What to do:
With the pictures left out, write out the records verbatim.

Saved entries
• • • • •
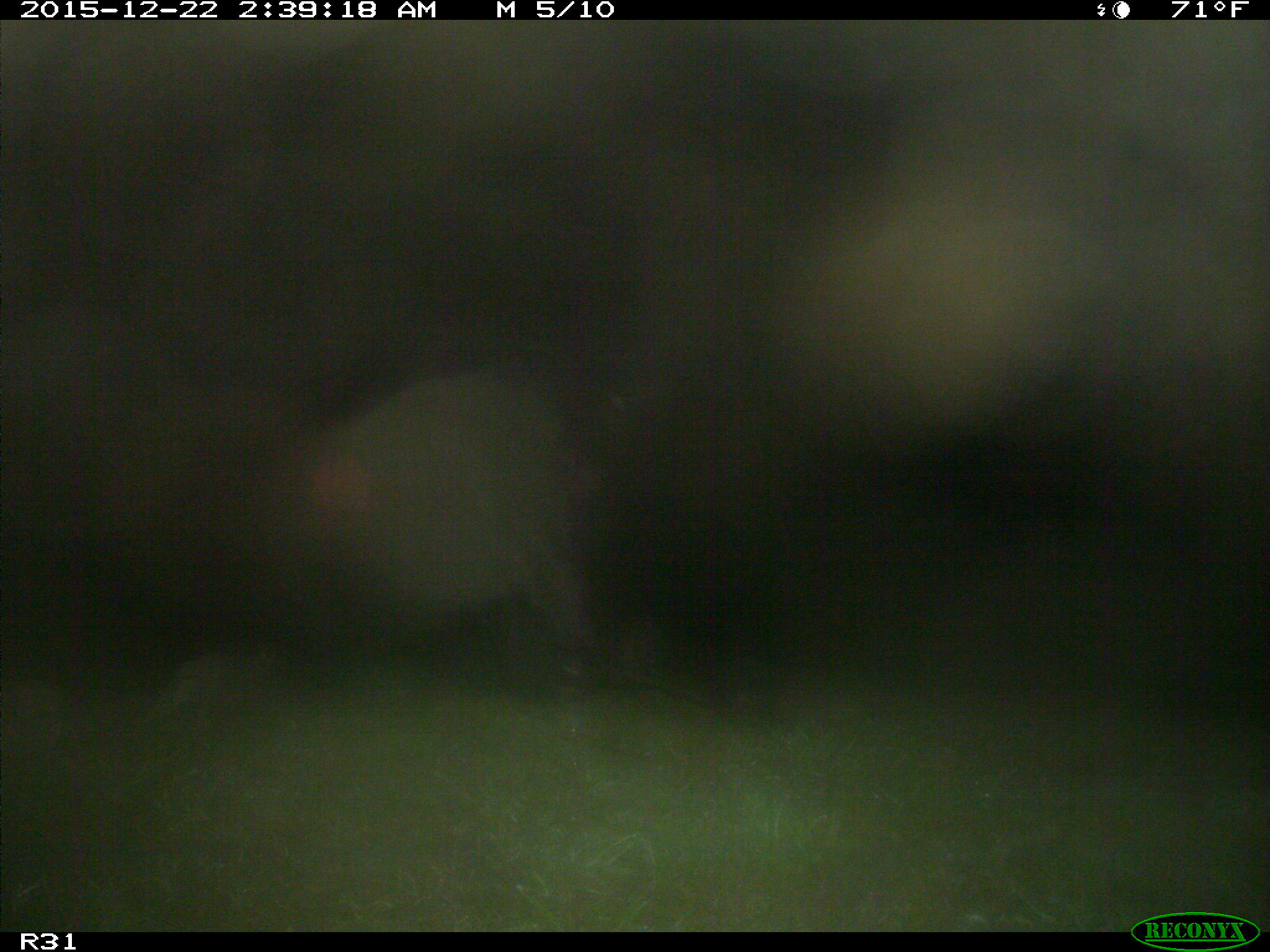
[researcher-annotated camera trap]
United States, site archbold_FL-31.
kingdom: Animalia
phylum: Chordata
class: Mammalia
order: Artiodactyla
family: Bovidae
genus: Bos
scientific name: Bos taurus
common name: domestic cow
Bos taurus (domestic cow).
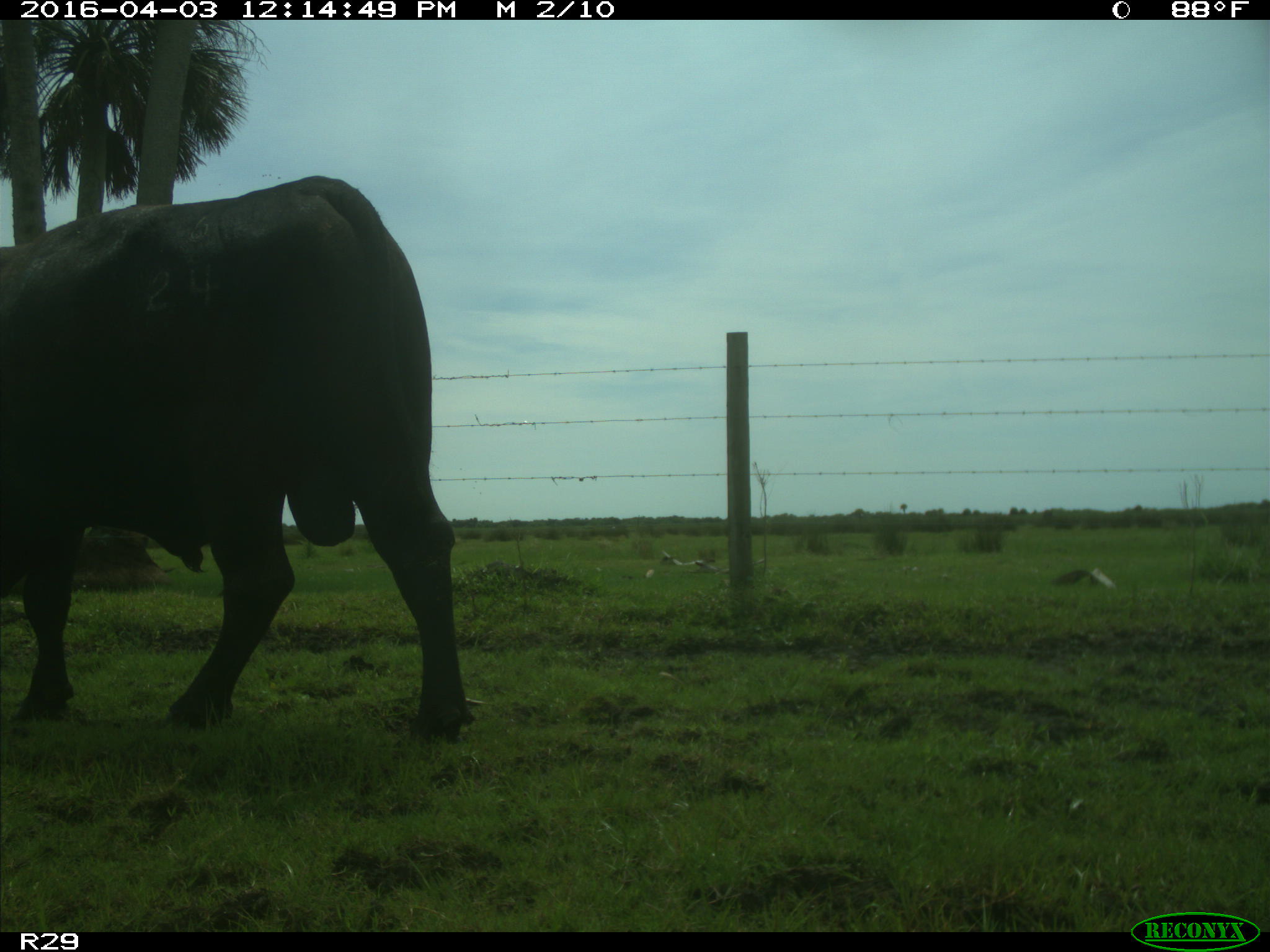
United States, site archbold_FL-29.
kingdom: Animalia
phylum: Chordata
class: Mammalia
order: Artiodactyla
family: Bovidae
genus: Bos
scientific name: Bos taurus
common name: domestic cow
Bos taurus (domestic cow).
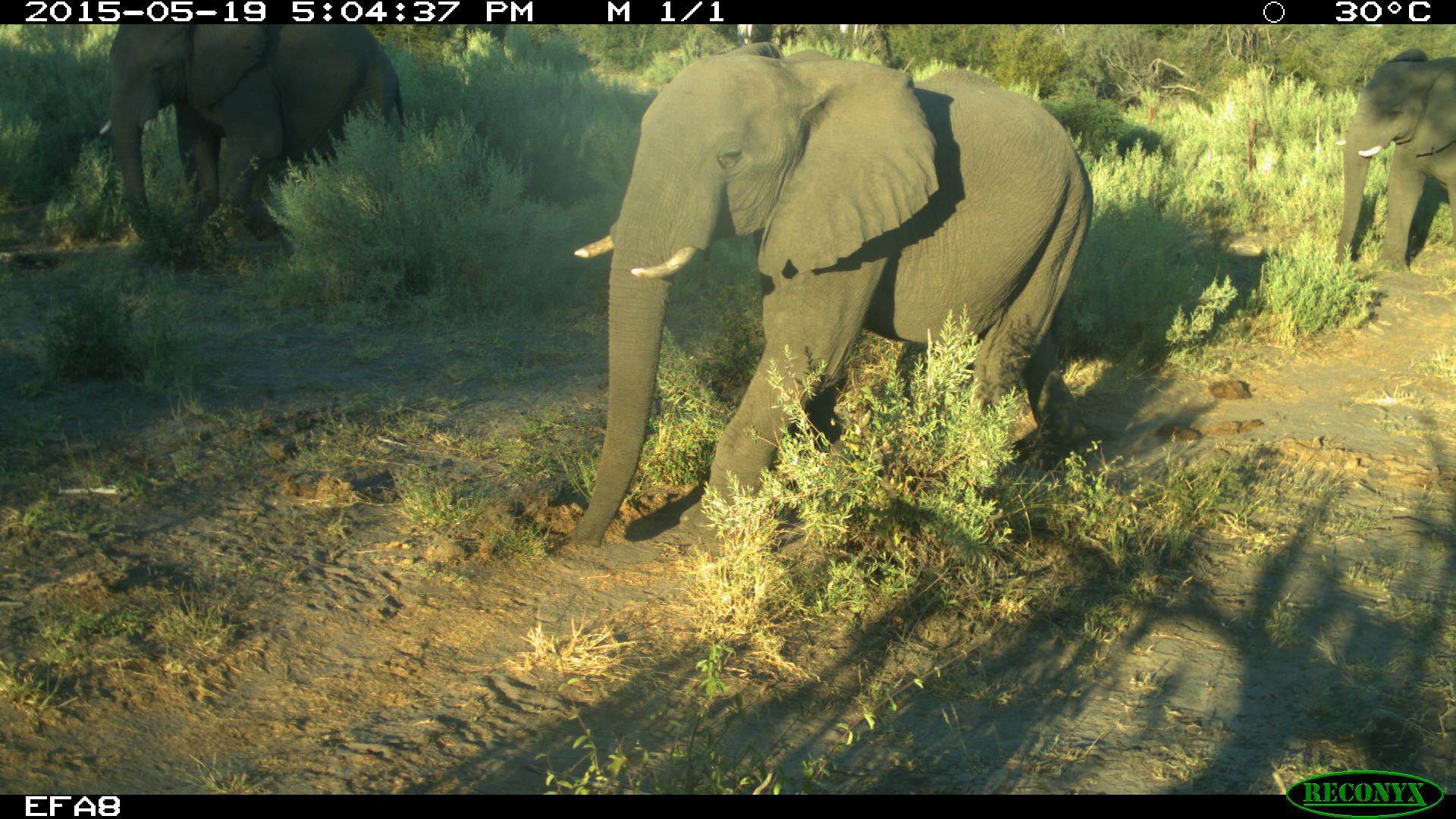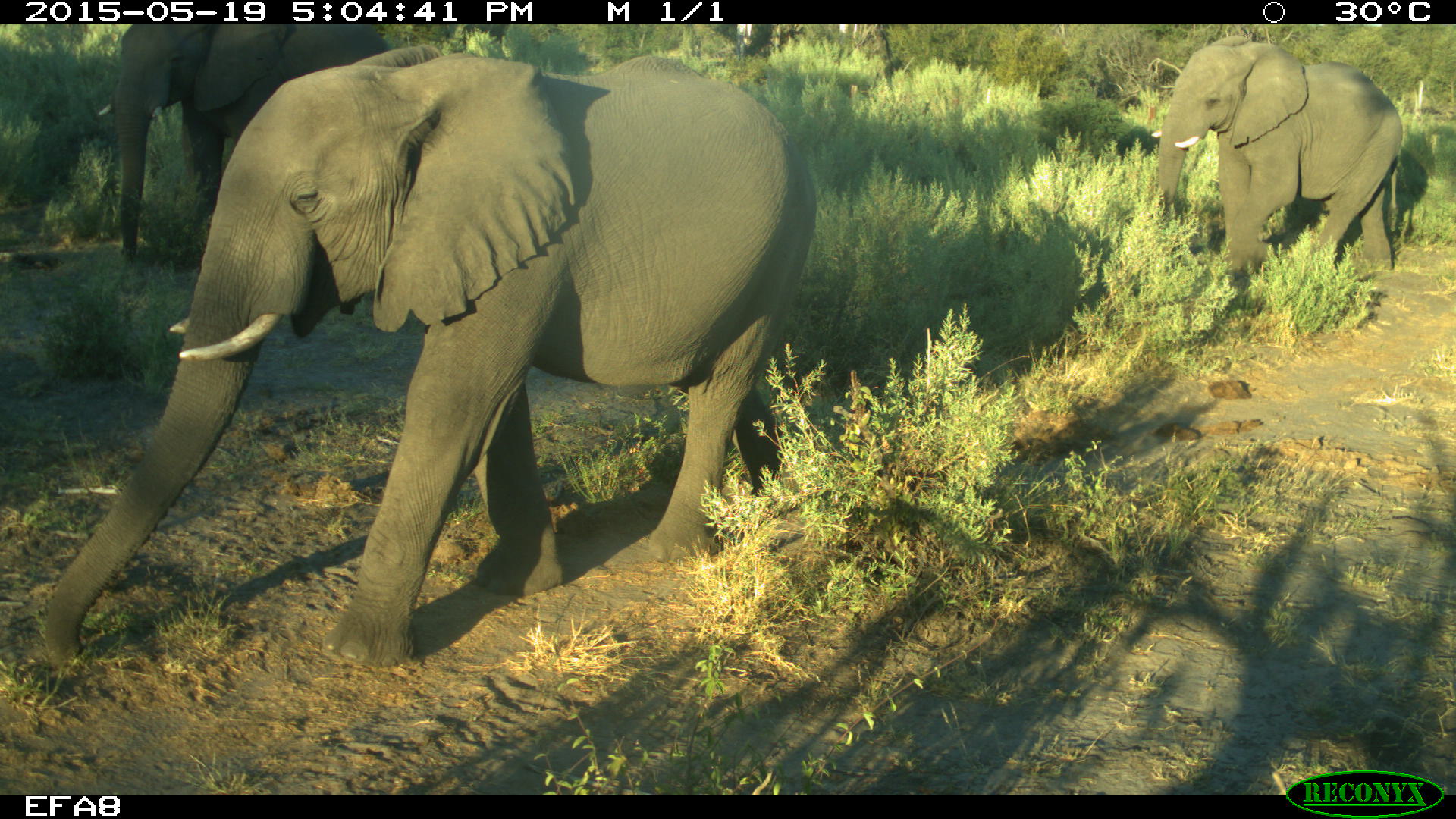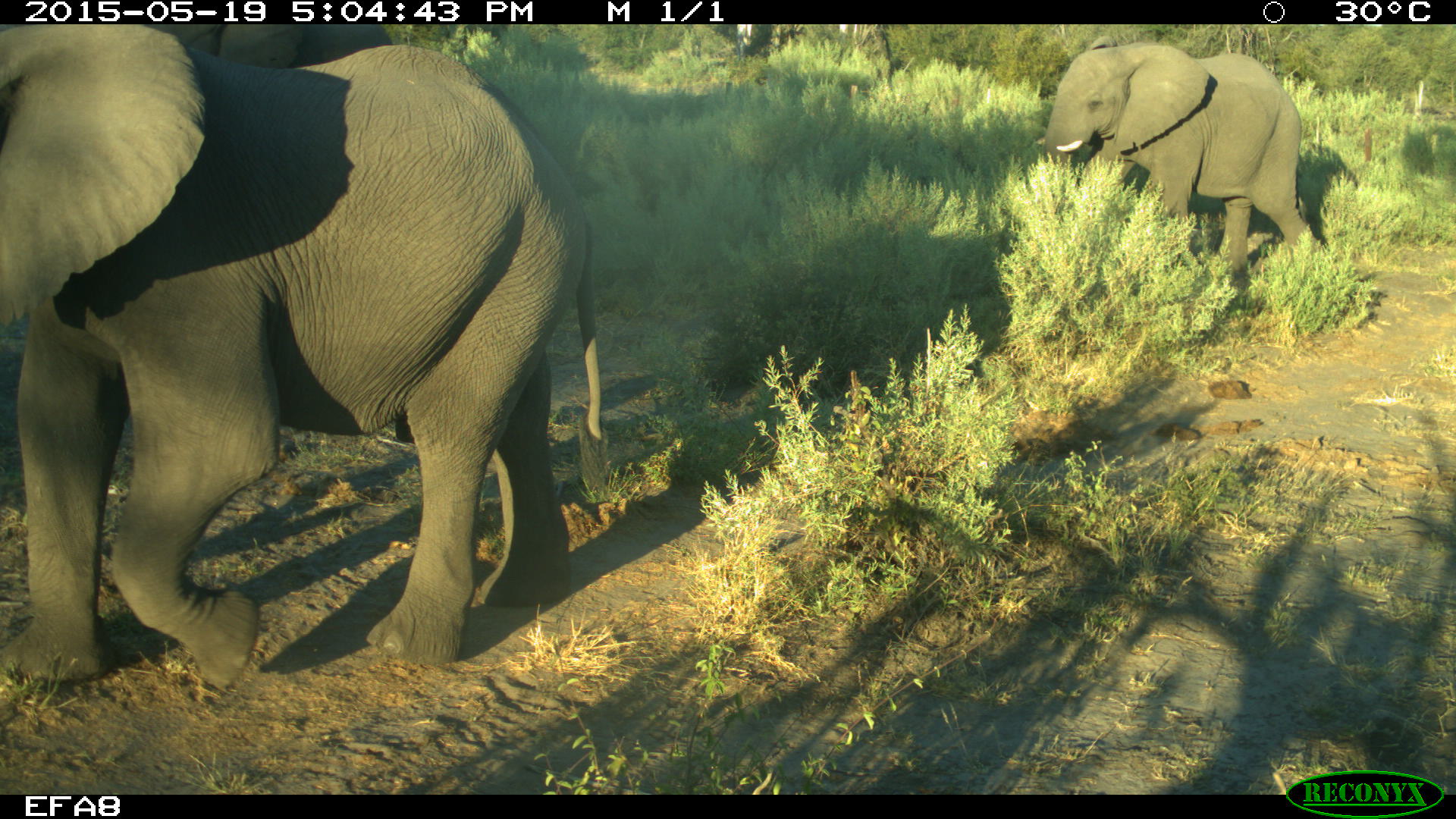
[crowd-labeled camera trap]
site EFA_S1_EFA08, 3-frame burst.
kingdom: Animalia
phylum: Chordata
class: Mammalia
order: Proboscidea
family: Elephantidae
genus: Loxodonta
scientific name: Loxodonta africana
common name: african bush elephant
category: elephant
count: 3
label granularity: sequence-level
• • • • •
Answer area:
[researcher-annotated camera trap]
United States, site archbold_FL-31.
kingdom: Animalia
phylum: Chordata
class: Mammalia
order: Artiodactyla
family: Bovidae
genus: Bos
scientific name: Bos taurus
common name: domestic cow
Bos taurus (domestic cow).
United States, site archbold_FL-29.
kingdom: Animalia
phylum: Chordata
class: Mammalia
order: Artiodactyla
family: Bovidae
genus: Bos
scientific name: Bos taurus
common name: domestic cow
Bos taurus (domestic cow).
[crowd-labeled camera trap]
site EFA_S1_EFA08, 3-frame burst.
kingdom: Animalia
phylum: Chordata
class: Mammalia
order: Proboscidea
family: Elephantidae
genus: Loxodonta
scientific name: Loxodonta africana
common name: african bush elephant
category: elephant
count: 3
label granularity: sequence-level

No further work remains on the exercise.